### [Exercise instructions]
Present the lines below as a numbered list, omitting any blank lines.

### [Records for this exercise]
————————
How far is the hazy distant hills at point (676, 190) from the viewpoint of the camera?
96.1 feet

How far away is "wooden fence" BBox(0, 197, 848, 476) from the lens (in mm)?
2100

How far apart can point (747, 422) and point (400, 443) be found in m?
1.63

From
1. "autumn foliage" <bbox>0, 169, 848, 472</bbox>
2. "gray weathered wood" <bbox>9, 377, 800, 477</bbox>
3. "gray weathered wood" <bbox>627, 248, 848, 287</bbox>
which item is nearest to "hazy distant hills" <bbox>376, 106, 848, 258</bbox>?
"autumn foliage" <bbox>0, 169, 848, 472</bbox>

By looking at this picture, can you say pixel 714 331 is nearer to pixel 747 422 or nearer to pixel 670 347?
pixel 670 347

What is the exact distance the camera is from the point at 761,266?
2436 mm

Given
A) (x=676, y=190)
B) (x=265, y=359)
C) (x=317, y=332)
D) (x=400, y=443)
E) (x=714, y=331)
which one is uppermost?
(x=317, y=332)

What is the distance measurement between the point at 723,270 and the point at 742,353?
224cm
————————
### [Output below]
1. How far is the hazy distant hills at point (676, 190) from the viewpoint of the camera?
2. 96.1 feet
3. How far away is "wooden fence" BBox(0, 197, 848, 476) from the lens (in mm)?
4. 2100
5. How far apart can point (747, 422) and point (400, 443) be found in m?
6. 1.63
7. From
8. 1. "autumn foliage" <bbox>0, 169, 848, 472</bbox>
9. 2. "gray weathered wood" <bbox>9, 377, 800, 477</bbox>
10. 3. "gray weathered wood" <bbox>627, 248, 848, 287</bbox>
11. which item is nearest to "hazy distant hills" <bbox>376, 106, 848, 258</bbox>?
12. "autumn foliage" <bbox>0, 169, 848, 472</bbox>
13. By looking at this picture, can you say pixel 714 331 is nearer to pixel 747 422 or nearer to pixel 670 347?
14. pixel 670 347
15. What is the exact distance the camera is from the point at 761,266?
16. 2436 mm
17. Given
18. A) (x=676, y=190)
19. B) (x=265, y=359)
20. C) (x=317, y=332)
21. D) (x=400, y=443)
22. E) (x=714, y=331)
23. which one is uppermost?
24. (x=317, y=332)
25. What is the distance measurement between the point at 723,270 and the point at 742,353?
26. 224cm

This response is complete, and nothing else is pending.